* What is expected
Could you transcribe all of the data exactly and skip any pictures?

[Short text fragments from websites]
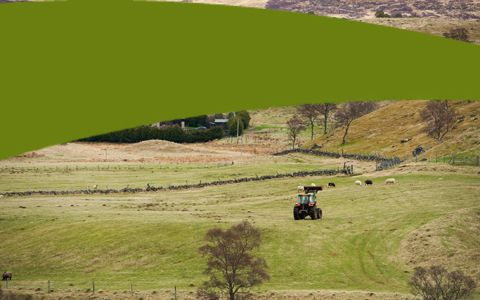 Agriculture in Scotland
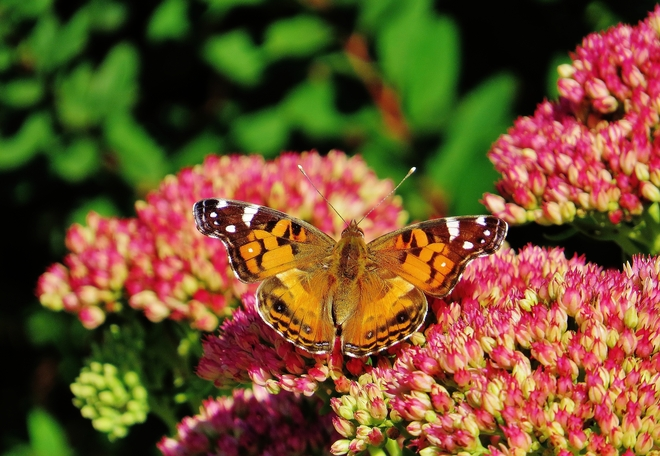 Painted Lady Butterfly works the gardens. North Bay, Ontario Canada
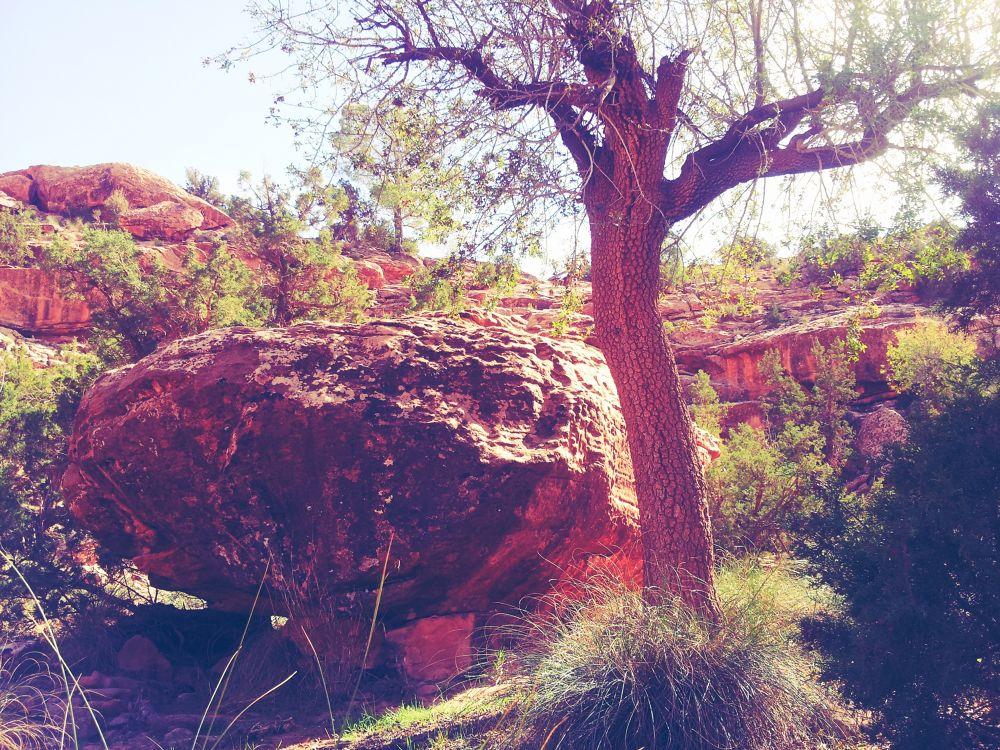 ROCK TREE by snouzika
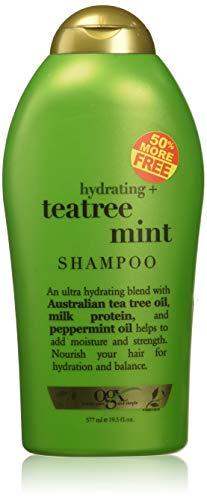 (OGX) Organix Shampoo Tea Tree Mint 19.5oz Bonus Hydrating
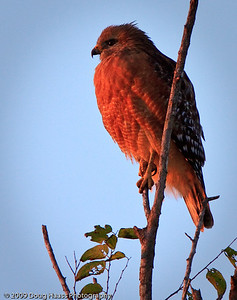 Red Shouldered Hawk watching the sun rise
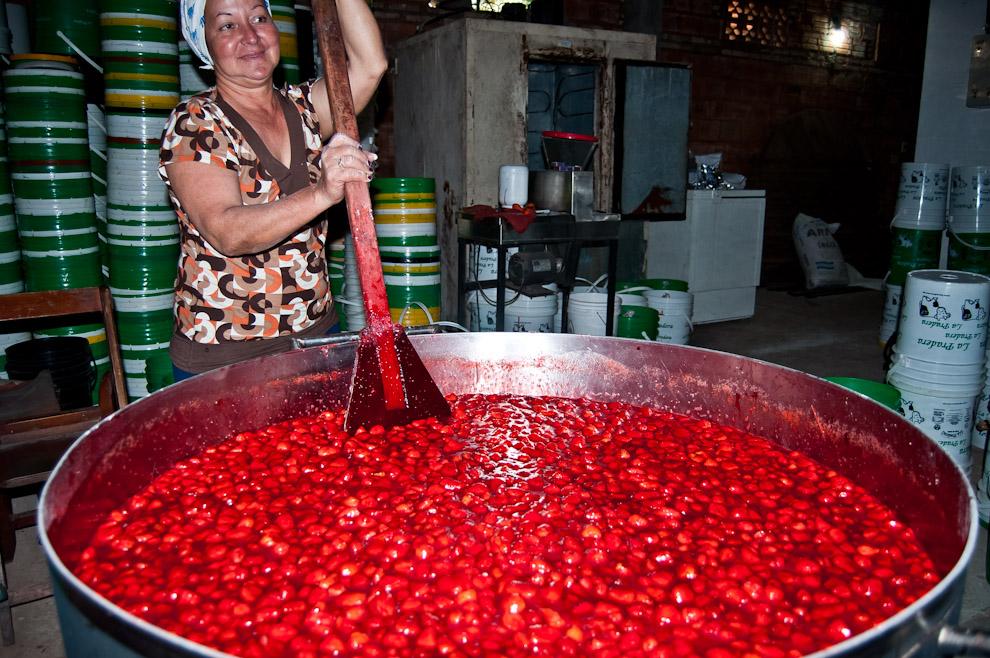 """La esposa de Carlos Quintana, María Miriam Florentín, conocida como """"Nena"""", trabaja en la preparación de la pulpa de frutilla, una elaboración que convierte las frutillas de su huerta en materia prima para las heladerías. El proceso de preparación de la pulpa de frutilla lleva 3 horas de cocción y 96 horas de estacionamiento en refrigeradores antes de ser enviadas a sus clientes. """"En Asunción si probaste cualquier helado con pulpas naturales de frutillas es muy probable que las mismas se hayan producido en esta casa"""", dijo el propietario Carlos Quintana. (Elton Núñez)"""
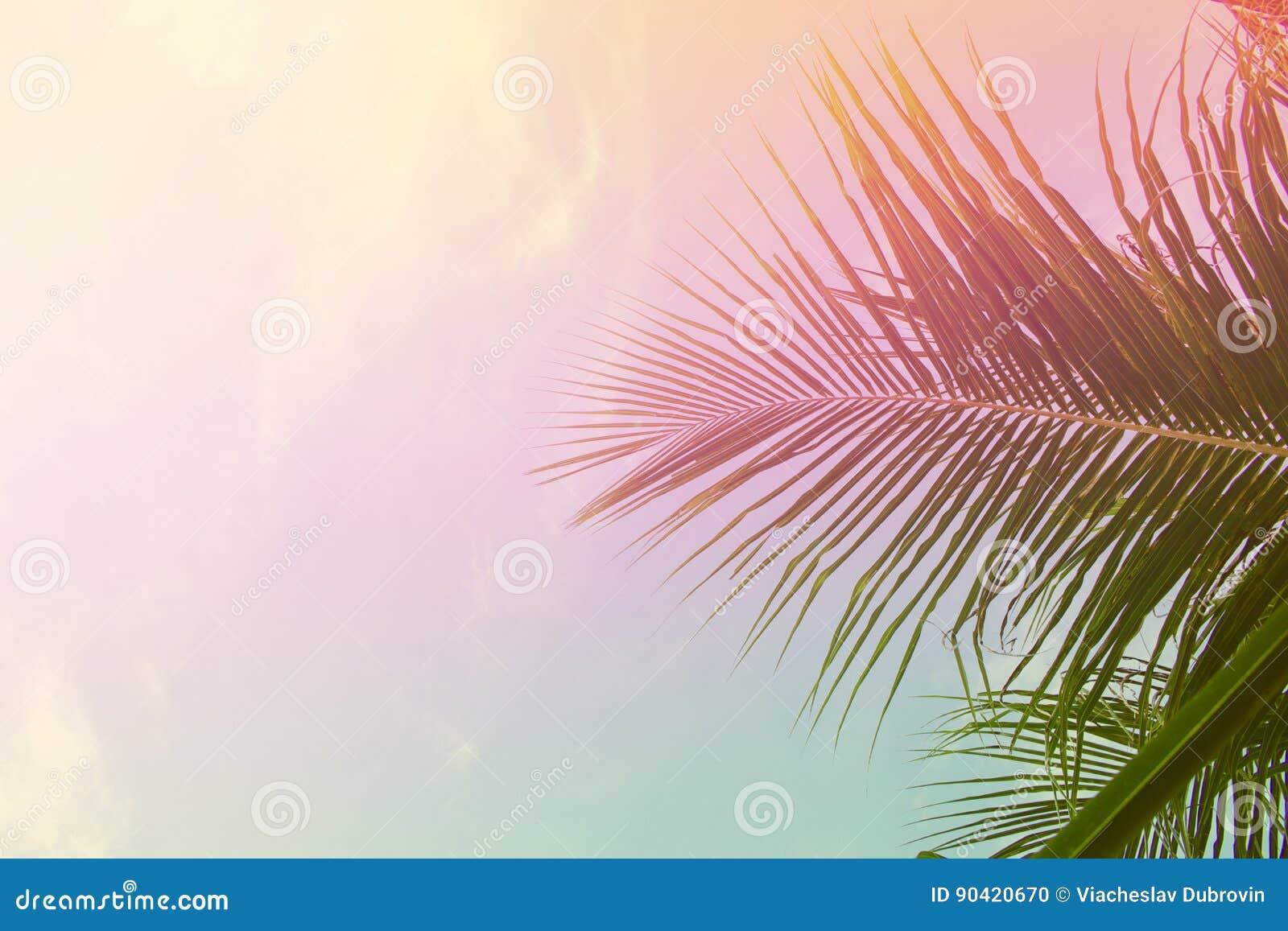 Folhas da palmeira no fundo do céu Folha de palmeira sobre o céu O rosa e o amarelo tonificaram a foto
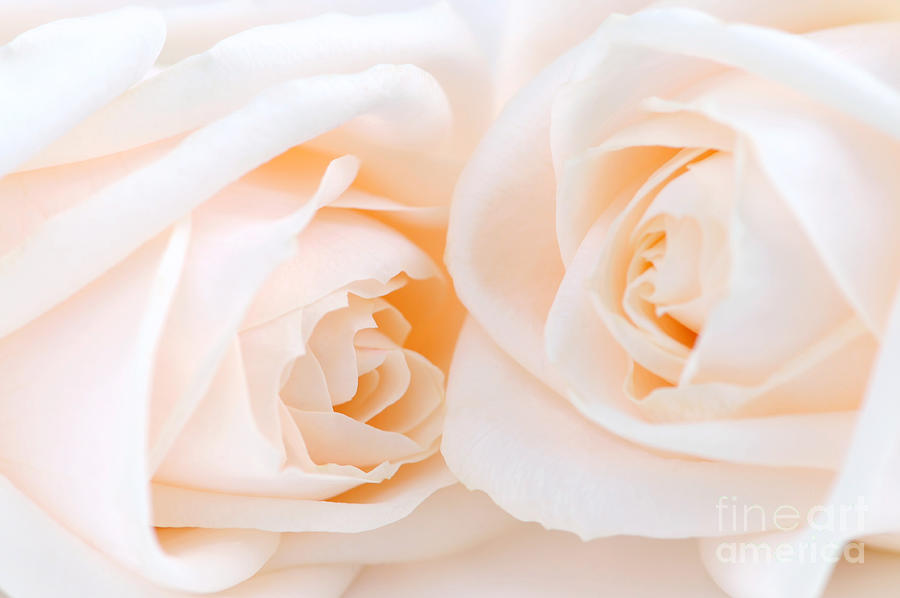 Rose Photograph - Beige Roses by Elena Elisseeva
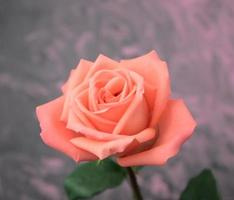 Close-up of a single blooming tint color of orange and pink rose photo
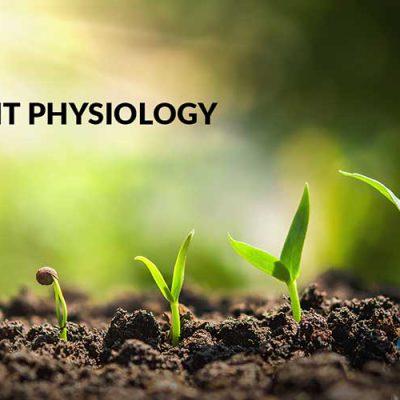 جزوه فیزیولوژی گیاهی 3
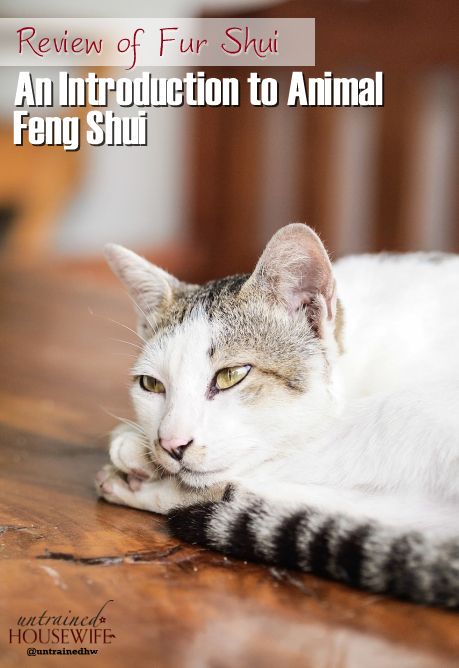 An Introduction to Animal Feng Shui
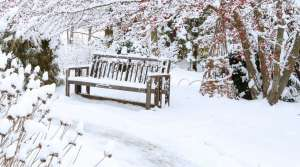 bench in garden in winter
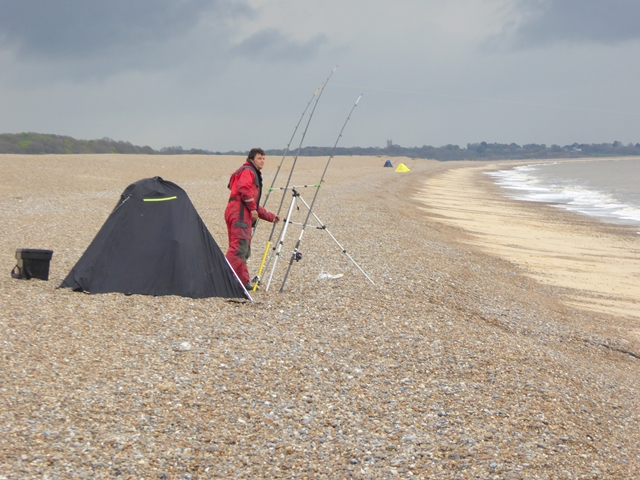 Sea angler on Dunwich beach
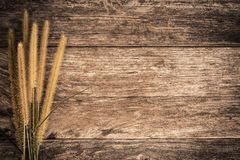 Grass on wood background vintage color tone Stock Image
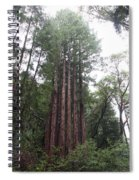 Redwood Fairy Ring Spiral Notebook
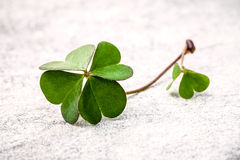 Clovers leaves  on Stone .The symbolic of  Four Leaf Clover the Royalty Free Stock Photos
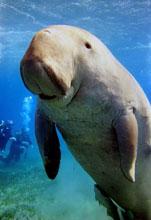 Vízi emlősök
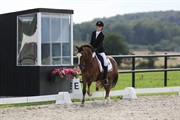 Horse for sale - FRONERTHIG VESUVIUS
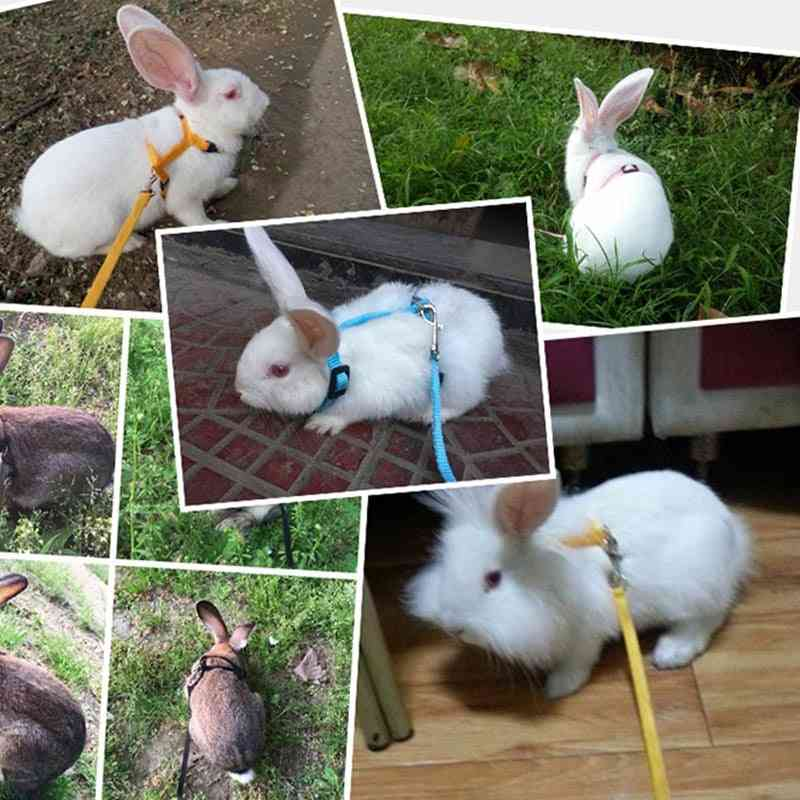 Pet Rabbit, Soft Harness-adjustable Rope For Running And Walking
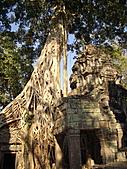 吳哥窟的樹:11.jpg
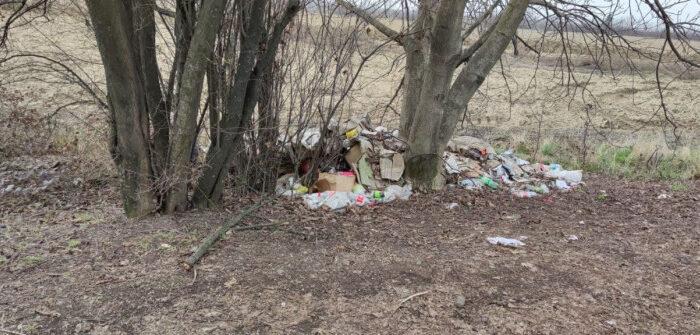 Муніципали штрафують мукачівців за розкидування сміття (ФОТО)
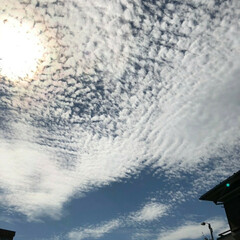 太陽/暑さ戻る/うろこ雲 只今、室内31℃😱💦 今日の暑さは夏に逆…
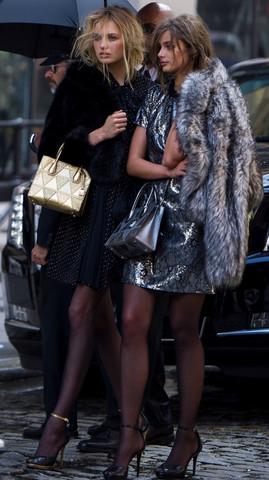 Die goldene und die Silberne auf dem foto😊 - (Mode, Fashion, Tasche)
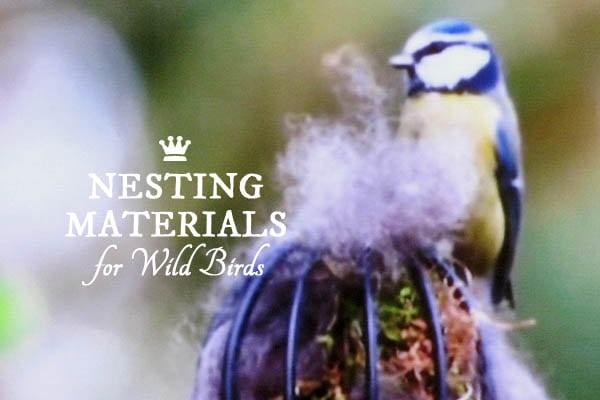 Offer Nesting Materials For Birds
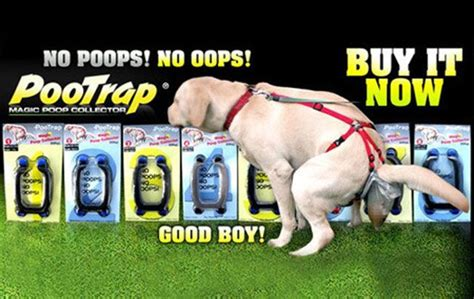 products for lazy people strange dog cat products pootrap for dogs good luck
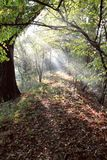 Mystery forest. Misty mystery forest with rays of sun Royalty Free Stock Photo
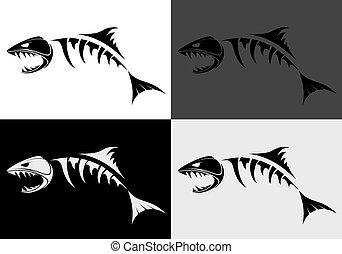 predatory fish skeleton - set of view of predatory fish...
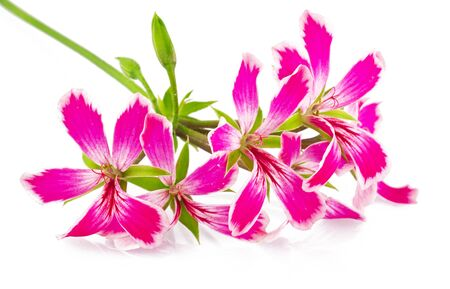 flowers on the white background Stock Photo - 10593466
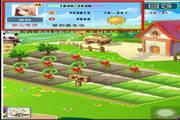 91农场 iPhone 1.6 正式版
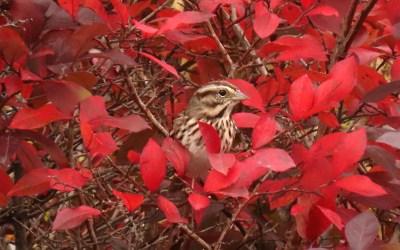 Autumn's Balance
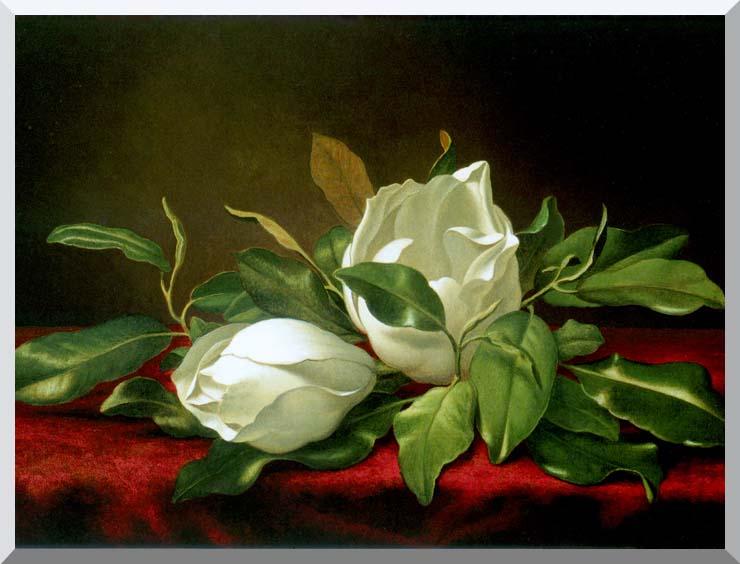 Martin Johnson Heade Giant Magnolias stretched canvas art print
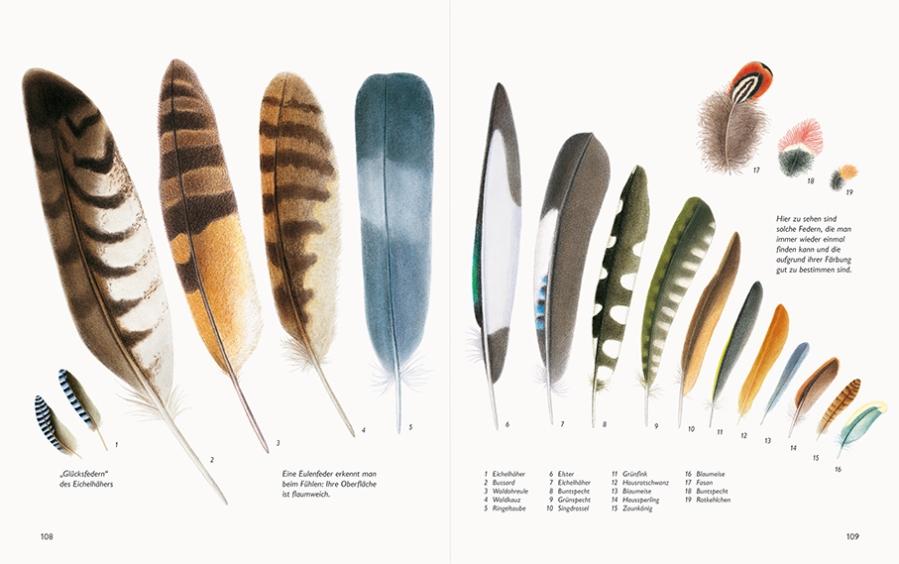 Naturbuch_Federn_108-109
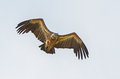 Griffon vulture a flying in eastern rhodope mountains bulgaria Stock Image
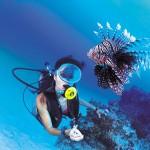 Scuba diving Bora Bora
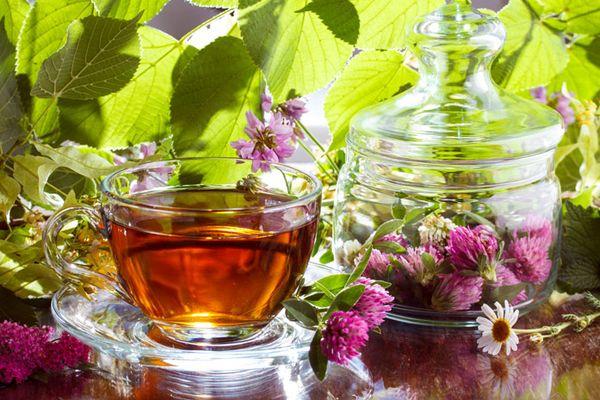 чай с клевером польза и вред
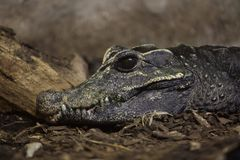 Dwarf crocodile Osteolaemus tetraspis. Also known as the African dwarf crocodile Royalty Free Stock Photo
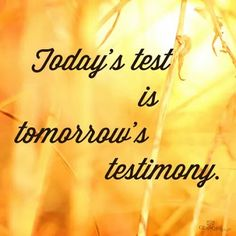 Today's test is tomorrow's testimony.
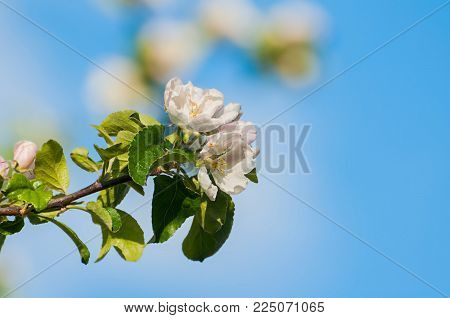 Spring Apple Flowers In Blossom Against Blue Sky, Spring Flower Background. Apple Tree Branch In The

* Result for this task
 Agriculture in Scotland
 Painted Lady Butterfly works the gardens. North Bay, Ontario Canada
 ROCK TREE by snouzika
 (OGX) Organix Shampoo Tea Tree Mint 19.5oz Bonus Hydrating
 Red Shouldered Hawk watching the sun rise
 """La esposa de Carlos Quintana, María Miriam Florentín, conocida como """"Nena"""", trabaja en la preparación de la pulpa de frutilla, una elaboración que convierte las frutillas de su huerta en materia prima para las heladerías. El proceso de preparación de la pulpa de frutilla lleva 3 horas de cocción y 96 horas de estacionamiento en refrigeradores antes de ser enviadas a sus clientes. """"En Asunción si probaste cualquier helado con pulpas naturales de frutillas es muy probable que las mismas se hayan producido en esta casa"""", dijo el propietario Carlos Quintana. (Elton Núñez)"""
 Folhas da palmeira no fundo do céu Folha de palmeira sobre o céu O rosa e o amarelo tonificaram a foto
 Rose Photograph - Beige Roses by Elena Elisseeva
 Close-up of a single blooming tint color of orange and pink rose photo
 جزوه فیزیولوژی گیاهی 3
 An Introduction to Animal Feng Shui
 bench in garden in winter
 Sea angler on Dunwich beach
 Grass on wood background vintage color tone Stock Image
 Redwood Fairy Ring Spiral Notebook
 Clovers leaves  on Stone .The symbolic of  Four Leaf Clover the Royalty Free Stock Photos
 Vízi emlősök
 Horse for sale - FRONERTHIG VESUVIUS
 Pet Rabbit, Soft Harness-adjustable Rope For Running And Walking
 吳哥窟的樹:11.jpg
 Муніципали штрафують мукачівців за розкидування сміття (ФОТО)
 太陽/暑さ戻る/うろこ雲 只今、室内31℃😱💦 今日の暑さは夏に逆…
 Die goldene und die Silberne auf dem foto😊 - (Mode, Fashion, Tasche)
 Offer Nesting Materials For Birds
 products for lazy people strange dog cat products pootrap for dogs good luck
 Mystery forest. Misty mystery forest with rays of sun Royalty Free Stock Photo
 predatory fish skeleton - set of view of predatory fish...
 flowers on the white background Stock Photo - 10593466
 91农场 iPhone 1.6 正式版
 Autumn's Balance
 Martin Johnson Heade Giant Magnolias stretched canvas art print
 Naturbuch_Federn_108-109
 Griffon vulture a flying in eastern rhodope mountains bulgaria Stock Image
 Scuba diving Bora Bora
 чай с клевером польза и вред
 Dwarf crocodile Osteolaemus tetraspis. Also known as the African dwarf crocodile Royalty Free Stock Photo
 Today's test is tomorrow's testimony.
 Spring Apple Flowers In Blossom Against Blue Sky, Spring Flower Background. Apple Tree Branch In The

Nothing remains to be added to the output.